By focusing on a more trendy, modern, cutting-edge carton design, Tropicana lost the emotional branding connection it had with its customers. Perhaps if  Peter Arnell spent more time in the kitchens of everyday North American citizens instead of globe-trotting on a tour of design houses, the rebranding process would have been a success. The project was doomed from the start; Massimo d’Amore only gave his team seven months to conceive new branding arrangements for PepsiCo’s most popular beverage brands in order to meet the Superbowl deadline. Because d’Amore utilized a concurrent approach to the rebranding (simultaneously designing new logos, packaging, ads, and television commercials), there was little time for proper consumer research to be conducted. 
Research is one of, if not the most, important aspects of a communications plan. If proper research is not conducted, a company is just setting itself up for disaster. The RACE method for communications planning is what PepsiCo should have implemented at the start of the rebranding process. The RACE method begins with research, followed by analysis, communication, and evaluation of the proposed plan.

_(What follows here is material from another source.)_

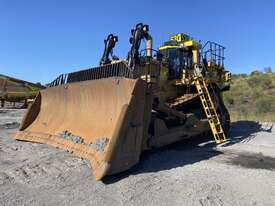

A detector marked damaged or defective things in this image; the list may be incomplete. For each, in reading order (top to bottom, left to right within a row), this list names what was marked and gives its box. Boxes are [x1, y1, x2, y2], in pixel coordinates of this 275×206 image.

rust on blade [15, 77, 149, 180]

Clearly, d’Amore and his team missed a few vital steps. The obvious lack of consumer research further demonstrates the importance of emotional branding. D’Amore and Arnell only focused on what they thought would be perceived as a “cool” and “hip” design for the rebranding, while in reality, the original Tropicana brand image has nothing to do with these attributes. Consumers could not relate to the new Tropicana design and there was no emotional connection to the product, which ultimately resulted in the failure of the redesign and loss of profit. D’Amore and Arnell should have focused on what would appeal to the emotions of current Tropicana consumers. The use of focus groups, interviews, and surveys would have proven extremely useful in the Tropicana rebranding process. The importance of researching a company’s publics should never be underestimated; the customer should always come first. As the literature previously noted, emotional branding is key to marketing success.
The exploration of the Tropicana case study amplifies the importance of the implantation of the RACE method in the field of public relations. The failure of the Tropicana rebranding demonstrates how vital proper research is, as well as the potential consequences of skipping such an important step. Proper planning is one of the most important aspects of public relations; companies may pay the price (figuratively and literally) if they undermine this vital process.